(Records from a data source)
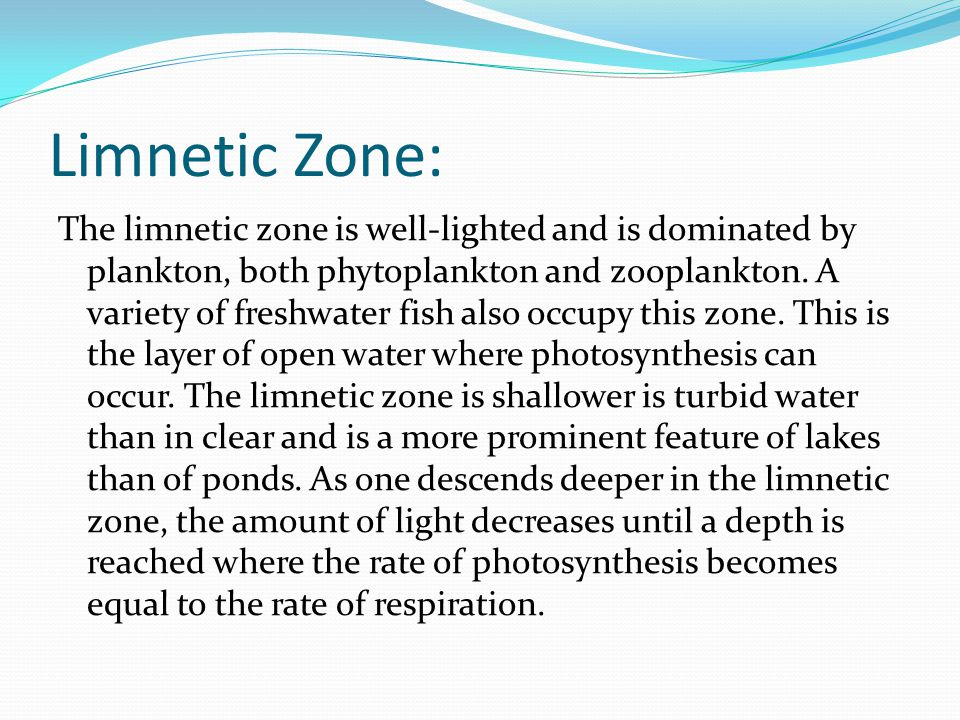 Limnetic Zone:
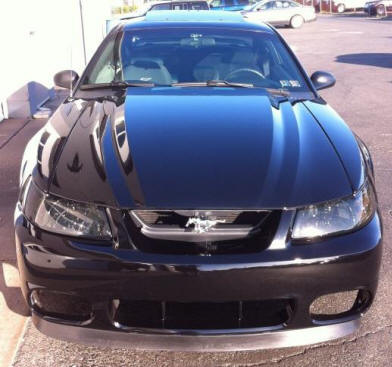 Ford Mustang Detailed for a Car Show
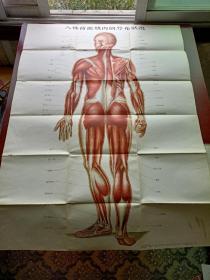 人体背面肌肉的分布状况(57年一版一印)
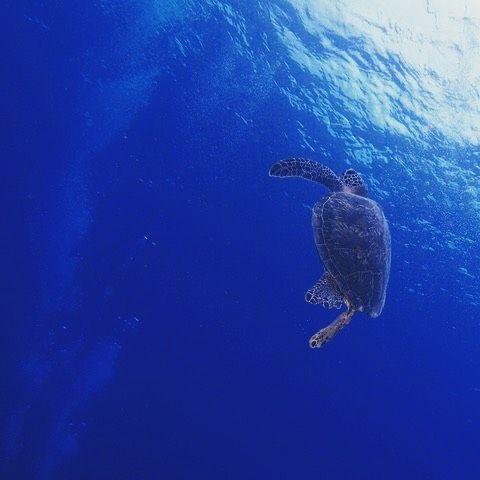【riochan1210】さんのInstagramをピンしています。 《. ダイビングで念願のウミガメとクジラに遭遇😘👍 可愛くて神秘的でやっぱり海の中は最高! #沖縄#okinawa#めんそーれ#海#beach#ビーチ#旅行#travel#サンセット#sunset#sea#恩納村#那覇#国際通り#ダイビング#diving#ウミガメ#日本#japan#happy#飛行機#airplane#羽田空港#ミラーレス#一眼レフ#OLYMPUS#friend#instapic#instagood#fitness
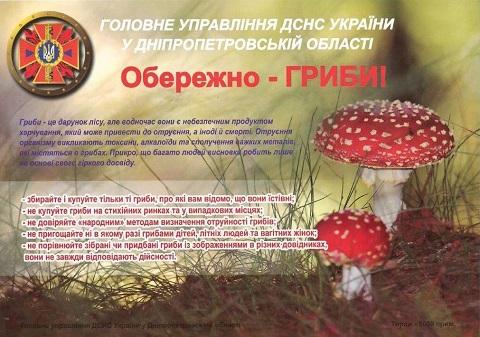 В Каменском подозревают семейный случай отравления дикорастущими грибами  Днепродзержинск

• _Prompt_:
Treating the line with "人体背面肌肉的分布状况(57年一版一印)" as the last line to include, retype the records exactly from their first line, excluding pictures.

• _Result of this exercise_:
 Limnetic Zone:
 Ford Mustang Detailed for a Car Show
 人体背面肌肉的分布状况(57年一版一印)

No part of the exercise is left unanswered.